Ce 7 juillet au soir, la clarification voulue par le président de la République a bien eu lieu. À l’heure où nous écrivons, tous les résultats du deuxième tour des élections législatives anticipées ne sont pas encore connus, mais les grandes lignes sont claires. En craquant une allumette dans un paysage politique qu’il a lui-même mis à l’état gazeux, Emmanuel Macron a obtenu une partie de l’effet recherché : la déflagration efface tous les calculs. Du passé, Emmanuel Macron a fait table rase, éclatant au passage façon puzzle sa propre majorité politique qui ne cesse de rétrécir. En 2017, le Président avait fait élire plus de 350 parlementaires, quand la majorité se situe à 289 sièges. Le premier quinquennat s’est déroulé, pour le chef de l’État, dans un confort absolu dont il n’a… rien fait ! Après le renouvellement de l’Assemblée en 2022, la Macronie pouvait encore compter, avant la dissolution, sur une majorité relative de 250 députés (169 Renaissance, 50 du MoDem et 31 d'Horizons) : elle s’est rétractée, ce 7 juillet, comme peau de chagrin. Seuls 157 à 163 députés macronistes échappent au massacre d’une polarisation revenue au triple galop.

Logiquement, Gabriel Attal remettra sa démission ce lundi à Emmanuel Macron, qui la refusera sans doute, le temps de trouver une solution à la crise qu’il a lui-même ouverte. Difficile de présenter ces résultats pour une grande victoire du camp présidentiel.

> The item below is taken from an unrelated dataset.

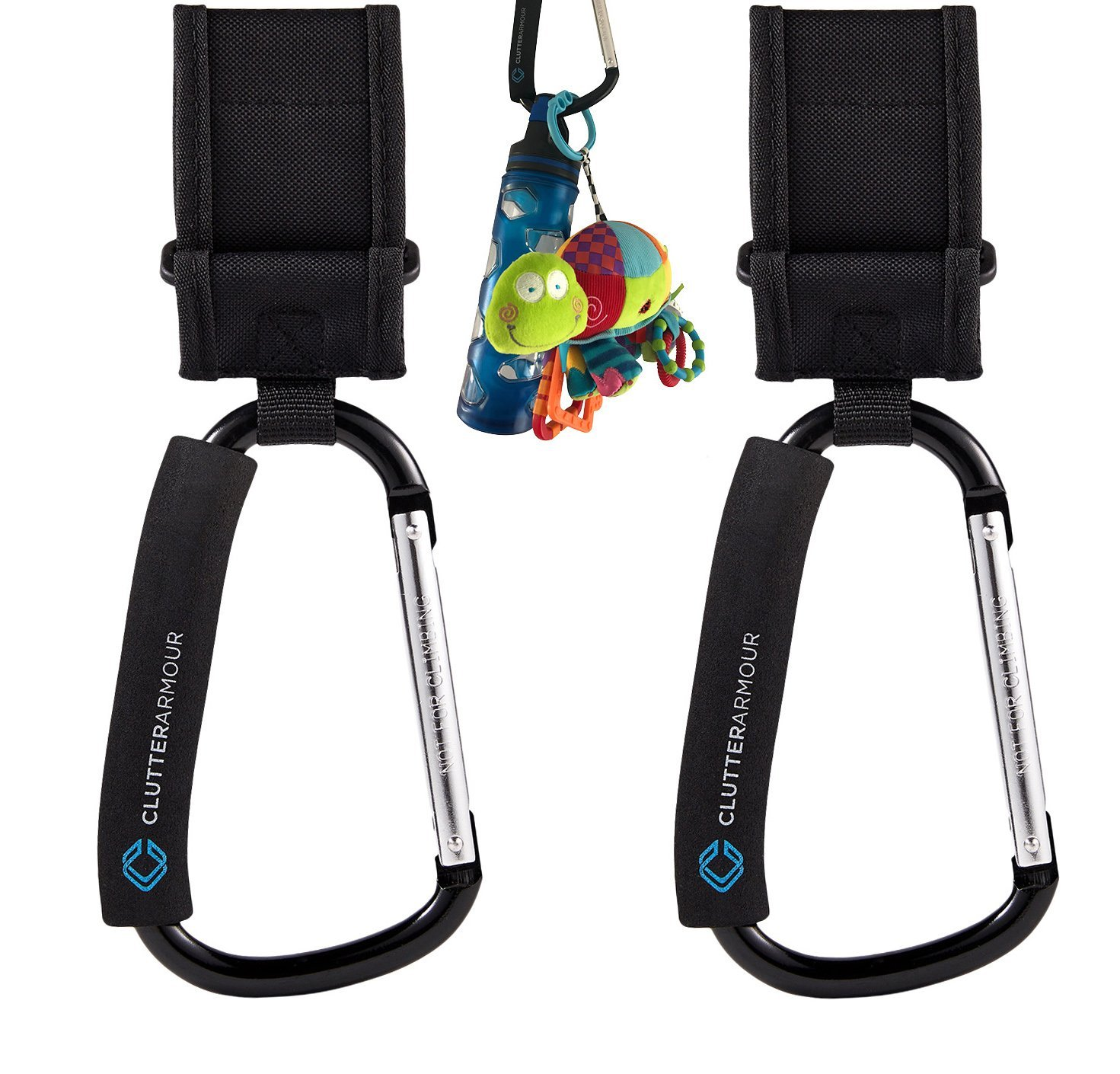 Stroller Hooks - Handy 2/Set XL Organizer for Strollers - Velcro Straps for Universal Fit - Heavy Duty Storage Hook for Shopping Bags, Diaper Bag, Purse, Kids Backpack, Toys - Multi Purpose Baby Hook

Effacer la volonté populaire

Et pourtant ! Pourtant, rien n’a été négligé pour parvenir à sauver les meubles dans le parti du Président. Aucune manœuvre, aucune alliance, même les plus honteuses. La Macronie a tendu la main au cartel rouge vif, tentant de trouver une place parmi la troupe hétéroclite haineuse qui s’est donné la main, du NPA de Philippe Poutou aux socialistes d’Olivier Faure et de François Hollande en passant par les LFI qui, hier, traitaient les mêmes macronistes de tous les noms à l’Assemblée. Il aura fallu que le parti présidentiel cède du terrain à tous égards, brouille le message sur Israël, saisisse les mains les plus sales, jusqu’à celles d’un fiché S élu à Avignon, demande à ses candidats de se désister en faveur de l'extrême gauche, pour effacer la volonté populaire clairement exprimée lors des européennes et réitérée lors du premier tour de ces législatives : celle d'une alternance avec le RN, premier parti de France. Voilà ce qui reste du Président hâbleur lors des débats avec Marine Le Pen, du candidat à l'Élysée qui hurlait, avec des airs de démence : « Parce que c'est notre projet ! » C'était il y a cent ans... Ce 7 juillet, l'ex-patron des députés macronistes Sylvain Maillard avait beau jeu d’affirmer, la main sur le cœur, sur BFM TV : « Il n’y aura pas de majorité construite ni avec La France insoumise, ni avec le Rassemblement national. »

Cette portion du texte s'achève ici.